Doubts

Day 2 – Page 2
I awoke this morning in panic. What if I can’t overcome these challenges? What if the stars don’t align in our favor? What if I fail? It’s so easy to let yourself be consumed by doubt, by fear. I have been in this place for awhile now – afraid we aren’t going to see daylight again and everything we have worked so hard for will be for naught. Doubts. So many doubts. So many that I become immobilized. And that means the doubt wins.

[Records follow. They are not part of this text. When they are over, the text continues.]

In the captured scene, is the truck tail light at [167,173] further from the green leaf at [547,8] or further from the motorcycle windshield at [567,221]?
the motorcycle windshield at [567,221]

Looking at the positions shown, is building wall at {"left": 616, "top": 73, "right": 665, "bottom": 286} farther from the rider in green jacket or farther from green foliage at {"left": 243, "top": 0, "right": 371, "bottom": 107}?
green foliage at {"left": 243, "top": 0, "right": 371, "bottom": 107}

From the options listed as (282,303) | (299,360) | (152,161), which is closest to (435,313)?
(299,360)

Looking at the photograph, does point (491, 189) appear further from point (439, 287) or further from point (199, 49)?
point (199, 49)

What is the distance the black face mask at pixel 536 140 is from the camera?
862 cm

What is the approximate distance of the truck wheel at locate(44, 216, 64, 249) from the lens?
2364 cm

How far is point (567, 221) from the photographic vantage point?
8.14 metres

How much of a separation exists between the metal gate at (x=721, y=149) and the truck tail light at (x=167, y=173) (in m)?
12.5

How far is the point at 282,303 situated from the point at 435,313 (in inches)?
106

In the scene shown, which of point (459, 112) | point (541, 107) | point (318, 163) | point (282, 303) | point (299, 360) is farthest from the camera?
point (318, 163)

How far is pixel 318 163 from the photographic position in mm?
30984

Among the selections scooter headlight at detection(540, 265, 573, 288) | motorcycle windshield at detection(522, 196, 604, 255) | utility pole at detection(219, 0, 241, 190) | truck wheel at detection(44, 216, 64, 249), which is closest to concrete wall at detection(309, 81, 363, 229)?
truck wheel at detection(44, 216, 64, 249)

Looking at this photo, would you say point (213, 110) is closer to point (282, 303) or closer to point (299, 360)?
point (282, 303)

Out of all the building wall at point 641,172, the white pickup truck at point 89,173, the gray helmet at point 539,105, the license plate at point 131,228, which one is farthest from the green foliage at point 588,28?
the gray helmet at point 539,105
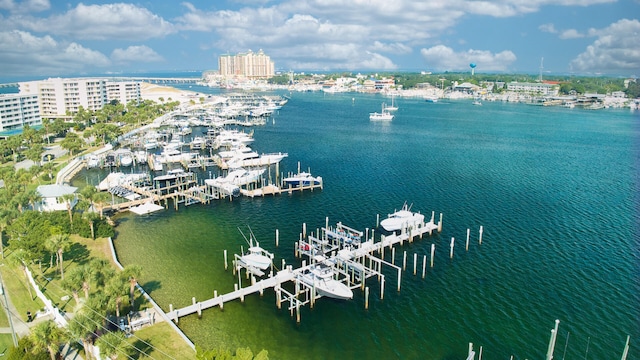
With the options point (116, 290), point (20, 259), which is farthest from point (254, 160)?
point (116, 290)

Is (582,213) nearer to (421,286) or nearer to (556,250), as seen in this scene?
(556,250)

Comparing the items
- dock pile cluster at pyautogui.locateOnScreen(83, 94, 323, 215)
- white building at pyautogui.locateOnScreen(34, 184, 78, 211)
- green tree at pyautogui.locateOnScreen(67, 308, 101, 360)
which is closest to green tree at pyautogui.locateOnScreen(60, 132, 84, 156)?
dock pile cluster at pyautogui.locateOnScreen(83, 94, 323, 215)

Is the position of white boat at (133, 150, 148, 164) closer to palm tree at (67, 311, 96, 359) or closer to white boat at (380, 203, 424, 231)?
white boat at (380, 203, 424, 231)

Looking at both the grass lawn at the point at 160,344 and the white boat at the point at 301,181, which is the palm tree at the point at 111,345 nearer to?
the grass lawn at the point at 160,344

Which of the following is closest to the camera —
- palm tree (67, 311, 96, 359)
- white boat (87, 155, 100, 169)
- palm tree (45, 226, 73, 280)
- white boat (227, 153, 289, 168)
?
palm tree (67, 311, 96, 359)

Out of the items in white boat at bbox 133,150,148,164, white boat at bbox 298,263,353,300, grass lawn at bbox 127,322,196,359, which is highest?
white boat at bbox 133,150,148,164

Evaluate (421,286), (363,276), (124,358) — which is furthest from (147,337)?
(421,286)

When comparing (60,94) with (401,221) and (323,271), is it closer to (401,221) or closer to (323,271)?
(401,221)
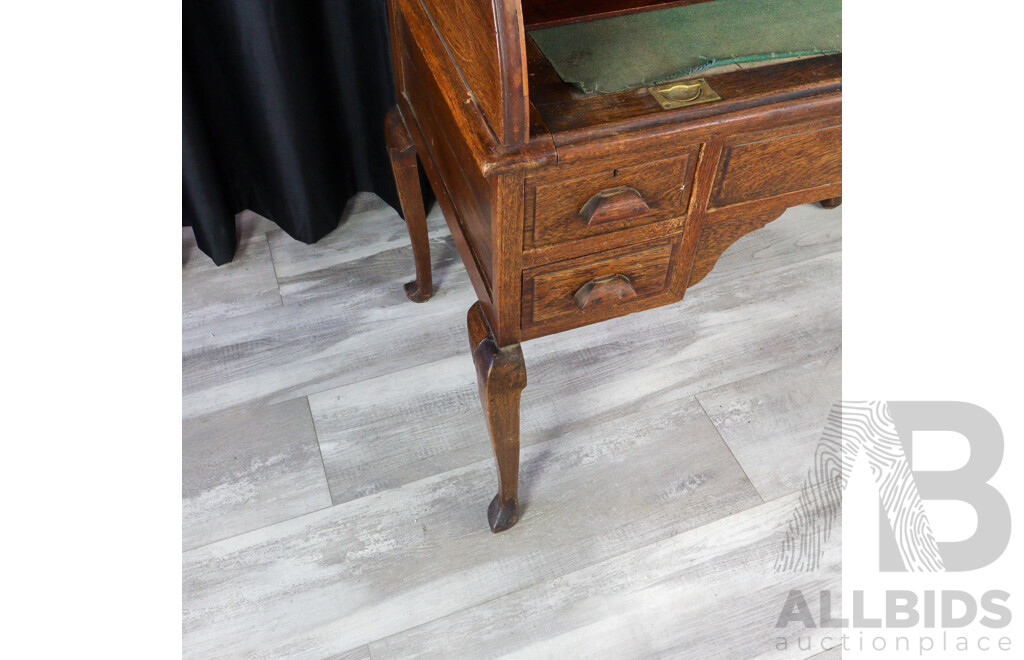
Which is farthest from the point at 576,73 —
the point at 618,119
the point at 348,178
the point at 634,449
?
the point at 348,178

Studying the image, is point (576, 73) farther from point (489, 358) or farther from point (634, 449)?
point (634, 449)

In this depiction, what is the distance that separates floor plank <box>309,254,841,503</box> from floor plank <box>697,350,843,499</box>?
29mm

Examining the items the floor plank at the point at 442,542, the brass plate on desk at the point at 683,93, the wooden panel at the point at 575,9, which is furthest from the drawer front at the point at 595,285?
the floor plank at the point at 442,542

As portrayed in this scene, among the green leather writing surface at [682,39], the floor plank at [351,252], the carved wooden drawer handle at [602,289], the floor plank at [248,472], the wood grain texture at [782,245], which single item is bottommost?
the floor plank at [248,472]

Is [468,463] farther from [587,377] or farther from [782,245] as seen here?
[782,245]

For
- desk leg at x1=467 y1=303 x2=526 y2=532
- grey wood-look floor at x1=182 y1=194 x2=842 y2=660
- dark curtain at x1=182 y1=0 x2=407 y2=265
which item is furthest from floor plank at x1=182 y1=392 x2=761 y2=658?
dark curtain at x1=182 y1=0 x2=407 y2=265

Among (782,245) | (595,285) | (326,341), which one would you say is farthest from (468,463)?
(782,245)

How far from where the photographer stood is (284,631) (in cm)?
109

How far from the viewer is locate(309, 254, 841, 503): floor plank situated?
1291 mm

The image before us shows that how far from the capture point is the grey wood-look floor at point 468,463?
1.10m

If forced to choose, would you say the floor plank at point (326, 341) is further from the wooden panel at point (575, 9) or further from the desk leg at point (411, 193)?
the wooden panel at point (575, 9)

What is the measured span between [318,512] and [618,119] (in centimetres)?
83

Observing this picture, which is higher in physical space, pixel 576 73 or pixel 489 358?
pixel 576 73

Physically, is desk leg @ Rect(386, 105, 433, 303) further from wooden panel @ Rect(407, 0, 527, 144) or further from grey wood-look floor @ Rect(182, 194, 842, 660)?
wooden panel @ Rect(407, 0, 527, 144)
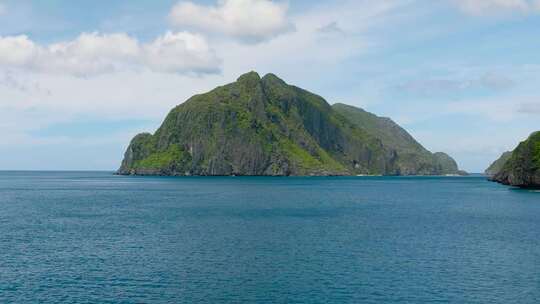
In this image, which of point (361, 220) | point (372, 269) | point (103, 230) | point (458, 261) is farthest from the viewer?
point (361, 220)

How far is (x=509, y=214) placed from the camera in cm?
12850

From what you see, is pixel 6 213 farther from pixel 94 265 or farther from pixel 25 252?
pixel 94 265

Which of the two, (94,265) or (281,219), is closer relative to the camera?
(94,265)

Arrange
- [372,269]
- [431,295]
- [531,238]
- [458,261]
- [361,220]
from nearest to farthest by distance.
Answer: [431,295] < [372,269] < [458,261] < [531,238] < [361,220]

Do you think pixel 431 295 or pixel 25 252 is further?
pixel 25 252

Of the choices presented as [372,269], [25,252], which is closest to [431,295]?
[372,269]

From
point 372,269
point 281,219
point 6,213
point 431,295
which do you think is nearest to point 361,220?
point 281,219

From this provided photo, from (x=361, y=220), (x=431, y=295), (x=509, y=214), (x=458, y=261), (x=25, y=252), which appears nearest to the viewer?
(x=431, y=295)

“Doubt kills more dreams than failure ever will.” Being a designer and artist, you aren’t putting a quilt out there to be judged, you are putting yourself out there. It’s hard. And that nagging little voice keeps yapping. We learned in a training course that the little voice is referred to as your “monkey mind”. To overcome it, we had to write down everything our monkey mind said over a week’s course. You hardly pay it any mind, but that little voice is very negative…and it affects what you do, and the way you do it.
So, the only thing I can do is try. Take action. MOVE! I spent the day in the studio working. designing – something I haven’t done much of lately. It felt refreshing. And I accomplished things. I can’t share them yet, but I will soon. Creativity is my outlet, and I have to learn to rely on it to keep me moving forward. I don’t have to worry that everyone likes what I do – I just have to worry that I like it. And if I like it, I’m sure there will be others as well. On a scale of 1 – 10, I would rate today an 8. If there were sand and a palm tree outside instead of snow – then it would be a 10! =)
What do you do when doubt creeps in and affects your momentum?